++++ MATERIALS PROVIDED

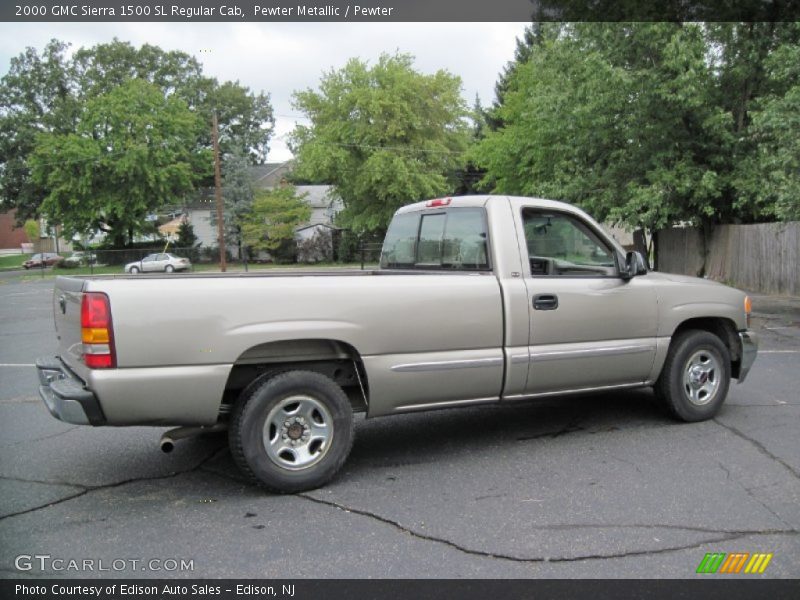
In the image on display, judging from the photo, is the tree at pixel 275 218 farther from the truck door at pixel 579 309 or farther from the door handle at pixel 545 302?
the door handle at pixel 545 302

++++++++
++++ MATERIALS PROVIDED

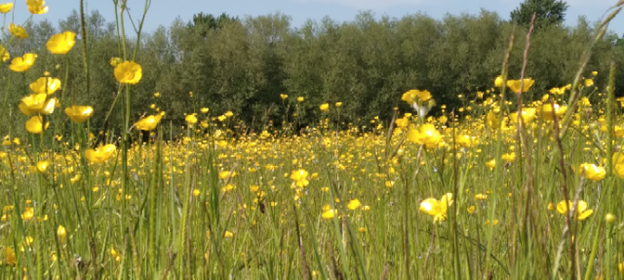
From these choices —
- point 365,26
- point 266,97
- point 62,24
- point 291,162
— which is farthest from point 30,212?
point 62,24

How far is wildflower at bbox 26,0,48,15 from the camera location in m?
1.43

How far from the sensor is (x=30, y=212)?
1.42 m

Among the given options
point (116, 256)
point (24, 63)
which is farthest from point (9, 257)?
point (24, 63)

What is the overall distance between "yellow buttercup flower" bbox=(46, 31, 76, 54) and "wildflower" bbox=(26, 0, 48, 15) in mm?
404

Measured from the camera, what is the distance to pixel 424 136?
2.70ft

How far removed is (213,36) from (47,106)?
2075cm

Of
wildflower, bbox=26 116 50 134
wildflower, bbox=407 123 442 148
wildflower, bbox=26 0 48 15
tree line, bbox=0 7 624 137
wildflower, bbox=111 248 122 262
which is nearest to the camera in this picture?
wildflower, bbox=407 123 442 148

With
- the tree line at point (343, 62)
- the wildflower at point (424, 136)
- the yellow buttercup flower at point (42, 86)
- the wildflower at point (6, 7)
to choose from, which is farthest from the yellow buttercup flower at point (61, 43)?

++++++++
++++ MATERIALS PROVIDED

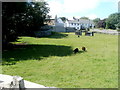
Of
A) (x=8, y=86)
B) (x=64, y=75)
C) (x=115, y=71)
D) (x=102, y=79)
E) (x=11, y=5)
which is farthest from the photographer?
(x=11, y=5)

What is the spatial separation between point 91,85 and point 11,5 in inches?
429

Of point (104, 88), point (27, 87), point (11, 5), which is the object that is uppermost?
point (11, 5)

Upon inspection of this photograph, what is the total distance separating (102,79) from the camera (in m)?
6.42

++++++++

▶ EXERCISE PROMPT:
Identify each line above that contains the word "distance", and copy those lines.

▶ FINAL RESULT:
What is the overall distance between "yellow buttercup flower" bbox=(46, 31, 76, 54) and "wildflower" bbox=(26, 0, 48, 15) in mm?
Measured from the camera, what is the distance to pixel 424 136?
Upon inspection of this photograph, what is the total distance separating (102,79) from the camera (in m)?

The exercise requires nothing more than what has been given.